• Aim of the exercise:
Below are some records. Quote exactly the lines from the one that contains "CAST IRON TEA POT GR" through the last, both included, and leave out the pictures.

*** Extracted data Section Begins ***

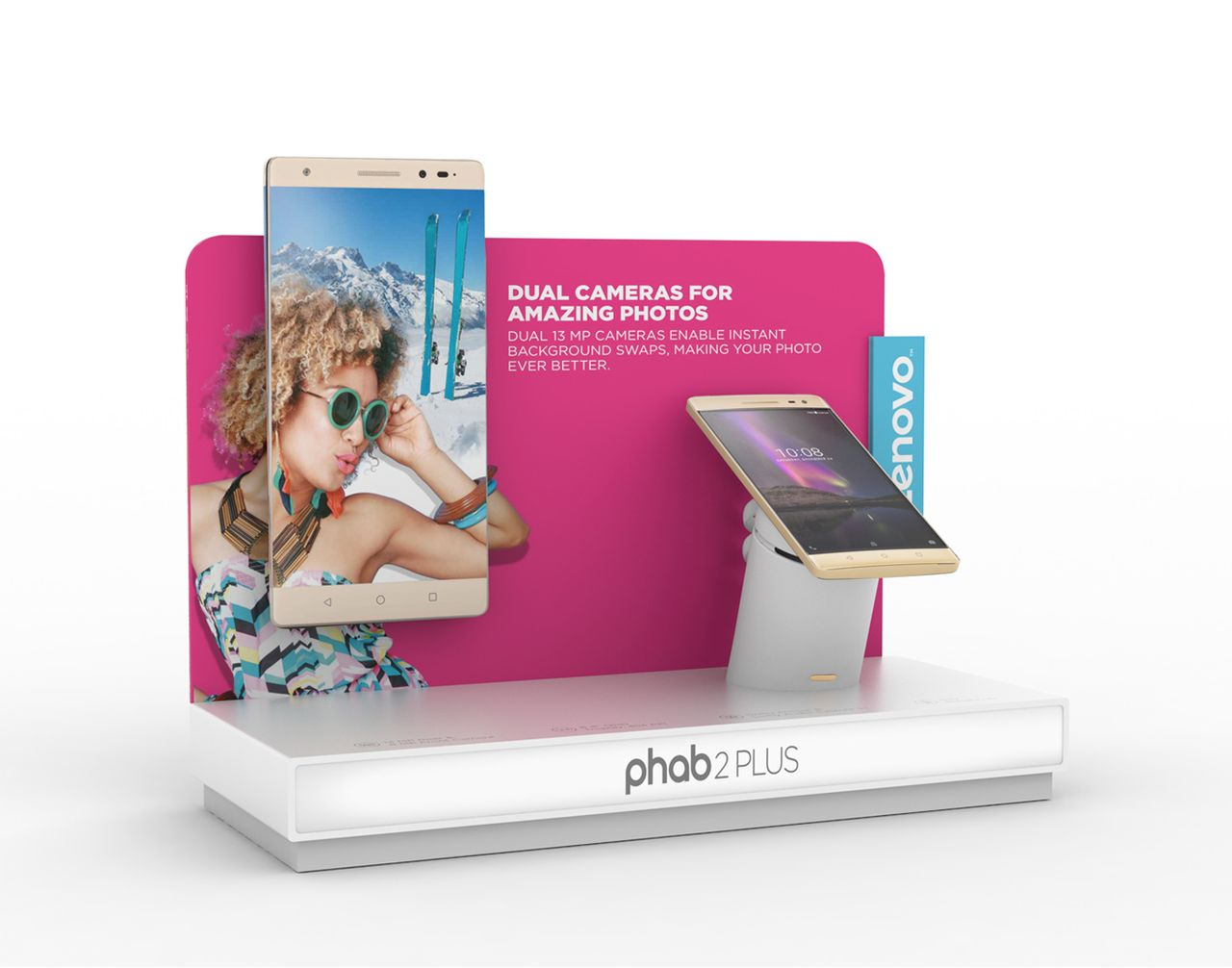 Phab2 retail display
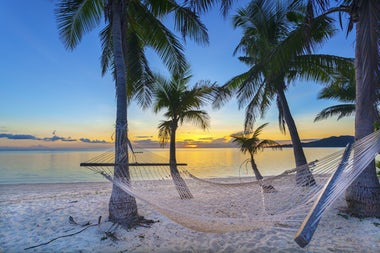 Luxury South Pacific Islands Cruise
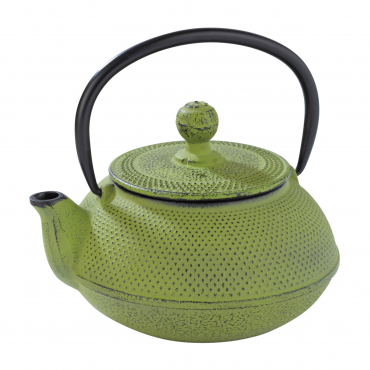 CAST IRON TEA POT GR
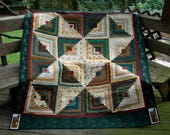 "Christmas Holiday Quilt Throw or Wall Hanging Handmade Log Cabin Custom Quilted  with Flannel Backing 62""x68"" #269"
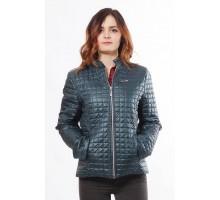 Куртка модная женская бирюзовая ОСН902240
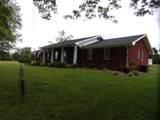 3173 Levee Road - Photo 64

*** Extracted data Section Ends ***

• Answer space:
 CAST IRON TEA POT GR
 "Christmas Holiday Quilt Throw or Wall Hanging Handmade Log Cabin Custom Quilted  with Flannel Backing 62""x68"" #269"
 Куртка модная женская бирюзовая ОСН902240
 3173 Levee Road - Photo 64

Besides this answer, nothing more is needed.